▶ 操作要求:
**1)** 把原文中以“主要是buffer的管理”开头的那一段改写成条目清单，保留其主要事实。
**2)** 从包含“dri3_update_num_back(draw);”的地方开始抄录原文，抄到“fake front buffers.”为止。

▶ 原文:
▬▬▬
0x23 和外部NativeWindow的交互

主要是buffer的管理, 通过dequeueBuffer取得空闲buffer供本次绘制使用，在绘制完成了以后，再调用queueBuffer把buffer送去显示。另外外部NativeWindow大小发生变化的时候，也需要调用相应的接口来通知mesa，这个时候一般的流程是先把前面分配的旧的大小的buffer释放掉，然后重新去分配新的大小的buffer，另外还需要调用glViewPort重新设置draw区域的viewport大小。

0x24 gl driver如何取得当前绘制的buffer

GL Driver调用EGL的内部接口(getBuffers)来得到当前绘制的目标buffer。

下图是eglMakeCurrent函数执行的时候分配绘制buffer的堆栈。

具体的调用代码如下所示，外部通过getBuffers来调用具体egl driver的buffer接口。对x11_dr3而言，最后调用的函数是loader_dri3_get_buffers，在这个时候会返回需要的buffer，如果有必要也会重新分配buffer。

// src/egl/drivers/dri2/platform_x11_dri3.c
const __DRIimageLoaderExtension dri3_image_loader_extension = {
   .base = { __DRI_IMAGE_LOADER, 1 },

   .getBuffers          = loader_dri3_get_buffers,
   .flushFrontBuffer    = dri3_flush_front_buffer,
};

// src/loader/loader_dri3_helper.c

/** loader_dri3_get_buffers
 *
 * The published buffer allocation API.
 * Returns all of the necessary buffers, allocating
 * as needed.
 */
int
loader_dri3_get_buffers(__DRIdrawable *driDrawable,
                        unsigned int format,
                        uint32_t *stamp,
                        void *loaderPrivate,
                        uint32_t buffer_mask,
                        struct __DRIimageList *buffers)
{
   ......
   if (!dri3_update_drawable(draw))
      return false;

   dri3_update_num_back(draw);

   /* Free no longer needed back buffers */
   for (buf_id = draw->num_back; buf_id < LOADER_DRI3_MAX_BACK; buf_id++) {
      if (draw->cur_blit_source != buf_id && draw->buffers[buf_id]) {
         dri3_free_render_buffer(draw, draw->buffers[buf_id]);
         draw->buffers[buf_id] = NULL;
      }
   }

   /* pixmaps always have front buffers.
    * Exchange swaps also mandate fake front buffers.
    */
   if (draw->is_pixmap || draw->swap_method == __DRI_ATTRIB_SWAP_EXCHANGE)
      buffer_mask |= __DRI_IMAGE_BUFFER_FRONT;

   if (buffer_mask & __DRI_IMAGE_BUFFER_FRONT) {
      /* All pixmaps are owned by the server gpu.
▬▬▬
▶ 数据部分:
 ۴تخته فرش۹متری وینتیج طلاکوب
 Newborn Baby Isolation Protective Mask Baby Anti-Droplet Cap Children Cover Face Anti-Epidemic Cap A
▬▬▬
▶ 练习答案:
**1)**
- 与外部NativeWindow的交互主要是buffer的管理。
- 通过dequeueBuffer取得空闲buffer，供本次绘制使用。
- 绘制完成后，调用queueBuffer把buffer送去显示。
- 外部NativeWindow大小发生变化时，需要调用相应的接口通知mesa。
- 这时一般先释放之前按旧大小分配的buffer，再按新大小重新分配buffer。
- 还需要调用glViewPort，重新设置draw区域的viewport大小。

**2)**
dri3_update_num_back(draw);

   /* Free no longer needed back buffers */
   for (buf_id = draw->num_back; buf_id < LOADER_DRI3_MAX_BACK; buf_id++) {
      if (draw->cur_blit_source != buf_id && draw->buffers[buf_id]) {
         dri3_free_render_buffer(draw, draw->buffers[buf_id]);
         draw->buffers[buf_id] = NULL;
      }
   }

   /* pixmaps always have front buffers.
    * Exchange swaps also mandate fake front buffers.